Background and Objectives: Race and sex differences in the trajectory of survivors’ cognitive changes after stroke are uncertain. We measured changes in cognitive function associated with incident stroke and variability by race (black vs white) and sex, controlling for prestroke cognitive trajectories.
Methods: Prospective study of 654 survivors of incident stroke and 22,969 stroke-free participants aged ≥45 years without baseline cognitive impairment from the REGARDS cohort enrolled 2003-2007 and followed through September 30, 2014. Median follow-up was 7.3 years. Changes in global cognition (Six-Item Screener [SIS]; range, 0-6; primary outcome), new learning, verbal memory, and executive function (Word-List Learning, Word-List Delayed Recall, and Animal Fluency Test) were measured using a regression discontinuity analytic approach, where the acute effect of stroke was estimated as the difference in the expected cognitive level on the day of the stroke from the modeled trajectory of cognitive functioning before the stroke and the trajectory of cognitive functioning after the stroke. These trajectories of post-baseline cognitive function were estimated after adjustment for calendar time and baseline values of socio-demographics, vascular risk factors, clinical factors, baseline cognitive score, and random effects for intercept and slope.

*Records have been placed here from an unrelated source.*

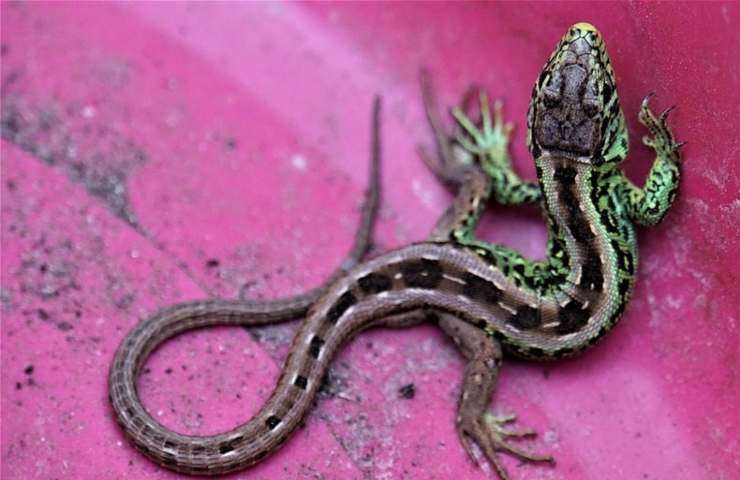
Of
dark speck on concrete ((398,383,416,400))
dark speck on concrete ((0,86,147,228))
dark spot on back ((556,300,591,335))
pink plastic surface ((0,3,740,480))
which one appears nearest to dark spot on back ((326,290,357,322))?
pink plastic surface ((0,3,740,480))

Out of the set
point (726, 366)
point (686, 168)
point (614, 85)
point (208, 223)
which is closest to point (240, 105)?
point (208, 223)

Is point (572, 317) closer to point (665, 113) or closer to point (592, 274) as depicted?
point (592, 274)

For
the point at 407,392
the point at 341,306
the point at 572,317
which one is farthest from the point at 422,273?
the point at 572,317

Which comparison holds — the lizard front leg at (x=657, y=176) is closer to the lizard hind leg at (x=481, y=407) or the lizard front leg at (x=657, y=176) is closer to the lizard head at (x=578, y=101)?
the lizard head at (x=578, y=101)

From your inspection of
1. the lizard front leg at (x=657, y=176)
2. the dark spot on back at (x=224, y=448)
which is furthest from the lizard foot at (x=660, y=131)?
the dark spot on back at (x=224, y=448)

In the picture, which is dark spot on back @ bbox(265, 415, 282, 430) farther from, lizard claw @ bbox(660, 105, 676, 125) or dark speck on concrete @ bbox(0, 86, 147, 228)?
lizard claw @ bbox(660, 105, 676, 125)

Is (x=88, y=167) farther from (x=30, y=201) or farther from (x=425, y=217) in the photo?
(x=425, y=217)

Results: After stroke, acute declines in global cognition were greater in men compared with women (P=0.003) and also greater in blacks compared with whites (P=0.03) (Figure). Adjusted declines in SIS scores were 0.22 points (95% CI, 0.14 to 0.31) in black men, 0.13 points (95% CI, 0.06 to 0.20) in white men, 0.10 points (95% CI, 0.02 to 0.18) in black women, and 0.01 points (95% CI, -0.06 to 0.09) in white women. Secondary cognitive assessments did not differ significantly by race or sex.
Conclusion: The acute declines in global cognition after stroke are greater in men compared with women and in blacks compared with whites.